*Document section*.

Re: Escape sequences (SPARQL and Turtle)

>> PS I have prototyped [1] in SPARQL and nothing broke nor were any
>> tests affected.
>
> OK, good to know. Does it do anything the the class of parser
> required to tackle SPARQL? I don't know how lexers etc. tackle
> escapes.

No change to the features required.

It's just a tokenizer change and it's just like escapes in strings, 
which we already have so the token rules already do it in a different 
situation.



Full details:

The changes I made were to change the rule for PN_LOCAL

PN_LOCAL  ::=
   ( PN_CHARS_U | [0-9] ) ((PN_CHARS|'.')* PN_CHARS)?
==>
PN_LOCAL  ::=
   ( PN_CHARS_U | [0-9] | PLX ) ((PN_CHARS|'.'| PLX)* PN_CHARS | PLX)?

where

PLX ::=   PERCENT | PLNE

PERCENT is for adding real, unescaped and hex-checked %-encodings 
(variant 2a in the RDF-WG message)

PERCENT ::=  "%" HEX HEX
HEX ::= [0-9] | [A-F] | [a-f]

and PLNE is the \-escapes: a \ followed by one of the characters:

    '\'
    ('~' | '.' | '-' | '!' | '$' | '&' | "'" |
     '(' | ')' | '*' | '+' | ',' | ';' | '=' |
     ':' | '/' | '?' | '#' | '@' | '%' )

Tedious to write out but that's all.

Better token names if done for real.

*Dataset section*.
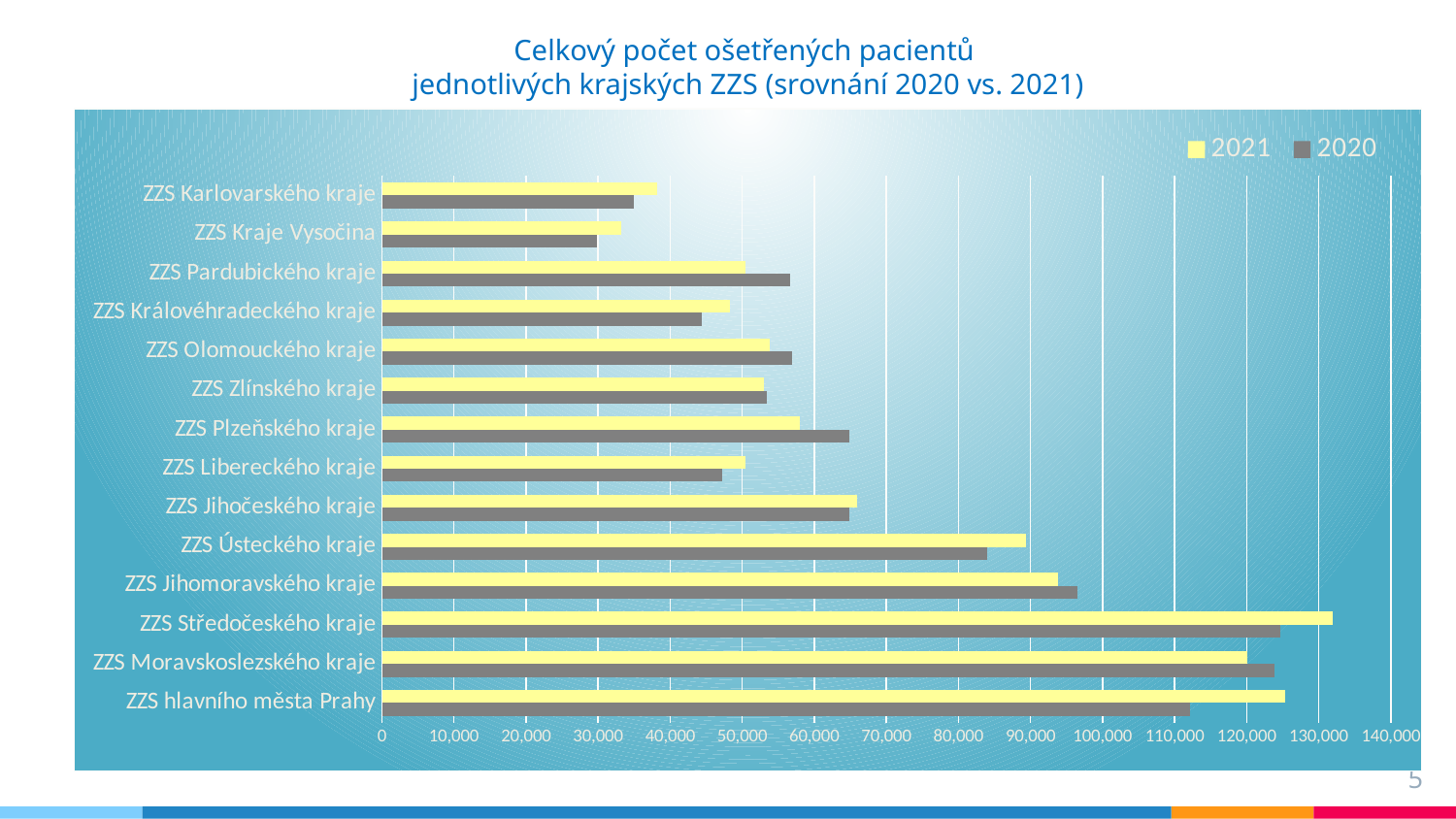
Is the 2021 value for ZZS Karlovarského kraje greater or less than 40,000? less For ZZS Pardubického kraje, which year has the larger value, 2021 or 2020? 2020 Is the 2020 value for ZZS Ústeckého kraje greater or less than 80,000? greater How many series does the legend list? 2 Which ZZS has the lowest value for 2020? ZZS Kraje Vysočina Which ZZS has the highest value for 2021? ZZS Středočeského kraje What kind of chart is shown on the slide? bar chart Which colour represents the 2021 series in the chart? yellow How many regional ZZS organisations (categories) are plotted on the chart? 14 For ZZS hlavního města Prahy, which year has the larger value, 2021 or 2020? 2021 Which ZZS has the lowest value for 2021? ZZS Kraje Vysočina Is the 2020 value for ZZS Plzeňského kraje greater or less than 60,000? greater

*Exercise instructions*.
Pick up the mailing-list reply about escape sequences in SPARQL and Turtle after its last line and write what comes next.

*Output for this exercise*.
>
> I imagine that adding a load of characters to what you're allowed to
> put right of the : in a qname in SPARQL will break things?

Putting them in without a \ will break SPARQL 1.0, unless we assume 
whitespace around prefix names, and SPARQL 1.1 property paths.


e.g. SPARQL 1.0 it's extreme but
    a:b:c:d.
which isn't a good idea but is legal - it's
    a:b  :c  :d .

If triggered by having \ before the character there's no problem because 
e.g. \: isn't legal anywhere at all (again, like "strings \" with quotes").

The code needs to de-escape the string if your toolkit doesn't (JavaCC 
doesn't but the escape code is the same as strings so already existed 
for me).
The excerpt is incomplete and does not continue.